Monitoring of complement blockade during pregnancy, by way of C5 and free eculizumab levels with a dose increase in those women with incomplete C5 inhibition (from the recommended 1200 mg) to 1500 mg fortnightly has been trialled [8]. However, the dose–response curve of eculizumab is known to be nonlinear, which means to achieve saturation of complement blockade a very high dose of eculizumab may be required. What is not known is the degree of complement blockade required to prevent clinical manifestations of unopposed complement activation, particularly in the pregnant state in order to prevent a relapse of aHUS [8].

Despite the risks and the relative unknowns, pregnancy remains a priority for many women with all forms of CKD, including those with aHUS. Feelings of fear, grief, and anxiety for woman surrounding the failure to fulfil social norms and forgoing parenthood are contrasted by those related to disease exacerbation, birth defects and even death [3]. Pre-pregnancy counselling with shared decision-making regarding family planning that specifically takes into consideration the woman’s experiences, values and priorities is a vital part of holistic medical care. Furthermore, multidisciplinary pregnancy care with a patient-specific team has been shown to optimise the management of pregnancies in woman with CKD [3].

4. Conclusion

This case describes a successful pregnancy outcome in a woman with a history of foetal loss and P-aHUS, with the use of prophylactic eculizumab before, during and after pregnancy. Eculizumab appears to be safe and effective in pregnancy however the pharmacokinetics and long-term sequelae of its use remain unknown. Pre-pregnancy counselling with shared decision-making along with integrated multidisciplinary pregnancy care is essential in the management of women with aHUS who wish to, or successfully become pregnant in order to achieve the best outcomes for both mother and child.

Additional Points

Teaching points: Women with a history of aHUS, including P-aHUS are able to achieve a successful pregnancy.
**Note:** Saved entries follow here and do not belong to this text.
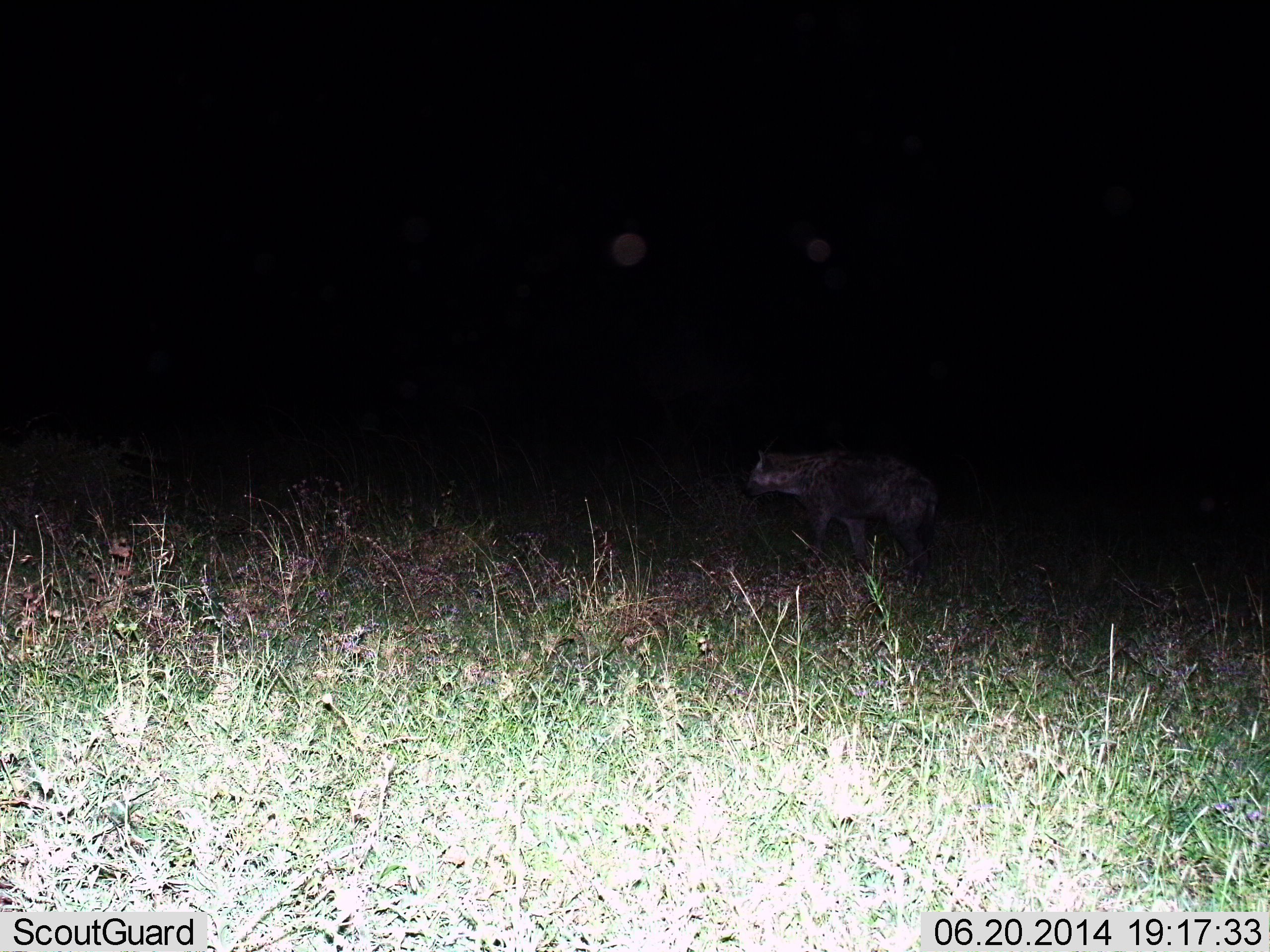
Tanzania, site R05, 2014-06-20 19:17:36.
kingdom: Animalia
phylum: Chordata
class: Mammalia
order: Carnivora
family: Hyaenidae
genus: Crocuta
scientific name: Crocuta crocuta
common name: spotted hyena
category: hyenaspotted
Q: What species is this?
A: Hyenaspotted (spotted hyena) (Crocuta crocuta).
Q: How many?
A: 1.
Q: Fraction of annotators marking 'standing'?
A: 19%.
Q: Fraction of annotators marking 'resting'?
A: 0%.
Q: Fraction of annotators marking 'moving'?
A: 79%.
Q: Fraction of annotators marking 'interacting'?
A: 2%.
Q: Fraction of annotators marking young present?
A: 0%.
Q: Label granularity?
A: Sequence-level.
Eculizumab appears to be safe and effective in pregnancy however the long-term sequelae of its use remain unknown.Pre-pregnancy counselling for women with a history of aHUS is essential. Integrated care, through a multidisciplinary team approach, works to achieve best outcomes for high risk pregnancies including those with aHUS.

Conflicts of Interest

The authors declare that they have no conflicts of interest.